The proposition we are offering to our team has clear parameters. Every team member receives access to a financial health check, delivered by a quality advice firm using our technology.
This is not 360-degree advice, but it hits the key notes for the people in our business who are typically younger financial and tech professionals: protection levels, risk levels, pension contributions, mortgages, emergency cash and so on. Information is collected digitally and then discussed with an adviser on a video call.
Team members do not receive investment recommendations, but if they feel they need them at the end of the conversation they can opt to work with the adviser directly. The service is delivered at an affordable cost to us, and creates a revenue stream for the provider, as well as a gateway to new client relationships. We are paying a fixed annual fee per person.

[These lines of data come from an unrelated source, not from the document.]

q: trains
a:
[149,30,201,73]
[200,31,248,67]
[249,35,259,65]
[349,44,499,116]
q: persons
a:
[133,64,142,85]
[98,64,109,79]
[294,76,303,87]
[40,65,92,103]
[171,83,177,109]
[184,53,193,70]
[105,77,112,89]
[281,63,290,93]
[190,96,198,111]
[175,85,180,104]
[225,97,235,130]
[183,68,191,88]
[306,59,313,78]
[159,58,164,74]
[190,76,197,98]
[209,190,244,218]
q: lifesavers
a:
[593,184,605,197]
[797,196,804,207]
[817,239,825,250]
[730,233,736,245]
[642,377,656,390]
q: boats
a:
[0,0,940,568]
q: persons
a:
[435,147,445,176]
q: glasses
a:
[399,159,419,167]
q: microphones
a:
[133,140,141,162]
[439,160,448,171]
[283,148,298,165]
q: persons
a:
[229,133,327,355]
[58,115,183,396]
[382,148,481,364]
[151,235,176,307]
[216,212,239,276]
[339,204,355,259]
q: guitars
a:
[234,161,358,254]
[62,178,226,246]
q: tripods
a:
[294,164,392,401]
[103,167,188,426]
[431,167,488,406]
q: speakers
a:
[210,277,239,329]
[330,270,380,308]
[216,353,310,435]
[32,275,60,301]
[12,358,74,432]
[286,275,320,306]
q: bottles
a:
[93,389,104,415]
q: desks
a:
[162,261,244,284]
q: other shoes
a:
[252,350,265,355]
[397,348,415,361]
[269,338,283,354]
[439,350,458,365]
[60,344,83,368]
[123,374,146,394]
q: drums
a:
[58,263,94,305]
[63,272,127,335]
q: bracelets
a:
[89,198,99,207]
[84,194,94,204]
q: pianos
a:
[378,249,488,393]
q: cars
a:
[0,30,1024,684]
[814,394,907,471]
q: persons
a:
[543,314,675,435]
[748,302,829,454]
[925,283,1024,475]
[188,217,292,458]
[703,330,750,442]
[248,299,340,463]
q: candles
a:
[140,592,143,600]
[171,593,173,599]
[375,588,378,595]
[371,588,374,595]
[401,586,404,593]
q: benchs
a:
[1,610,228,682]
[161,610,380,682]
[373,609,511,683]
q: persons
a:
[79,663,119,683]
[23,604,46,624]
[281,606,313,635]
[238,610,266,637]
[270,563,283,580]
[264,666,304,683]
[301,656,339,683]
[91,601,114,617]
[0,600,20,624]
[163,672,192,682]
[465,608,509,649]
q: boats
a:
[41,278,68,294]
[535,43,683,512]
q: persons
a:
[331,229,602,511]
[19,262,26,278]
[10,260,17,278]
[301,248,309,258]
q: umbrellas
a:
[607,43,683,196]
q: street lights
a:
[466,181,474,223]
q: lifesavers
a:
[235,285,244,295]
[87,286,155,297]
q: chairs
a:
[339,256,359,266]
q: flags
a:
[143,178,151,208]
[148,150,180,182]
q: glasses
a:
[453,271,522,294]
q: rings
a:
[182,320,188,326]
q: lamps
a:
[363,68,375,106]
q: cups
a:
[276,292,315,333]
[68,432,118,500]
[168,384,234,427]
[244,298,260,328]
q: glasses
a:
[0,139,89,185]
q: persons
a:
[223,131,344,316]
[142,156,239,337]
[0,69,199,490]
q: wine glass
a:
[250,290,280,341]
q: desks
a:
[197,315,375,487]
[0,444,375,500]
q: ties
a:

Decumulation opportunities
Where else in the market might we identify opportunities for firms to provide their services in new ways? One area that looks ripe for innovation is decumulation – as highlighted by the FCA’s review of retirement income advice, launched in January.
The regulator notes the significant shift since pension freedoms in 2015 towards consumers remaining invested and drawing down from their portfolios, resulting in more complex advice requirements.
The question of fees for this group is a knotty one. If a client is drawing down, say, 4 per cent a year, and the adviser is taking 1 per cent a year that’s 25 per cent of their income, potentially on a declining pot.
Complicating the picture is the fact that higher interest rates have improved the case for annuities – but for firms there is a clear incentive to keep clients invested. The potential for conflicts of interest in this area may increase, depending on the path of interest rates.
For clients with simple, moderately sized portfolios, who are early in retirement and in set-and-forget mode, is there an opportunity to provide a lower-touch, lower-cost service? Or to rethink the charging model?
Of course, there are knotty problems to navigate with clients in decumulation: estate planning, bereavement, the cost of care. Cash flow planning can be hugely beneficial in helping clients to cover their current expenses while looking after the future.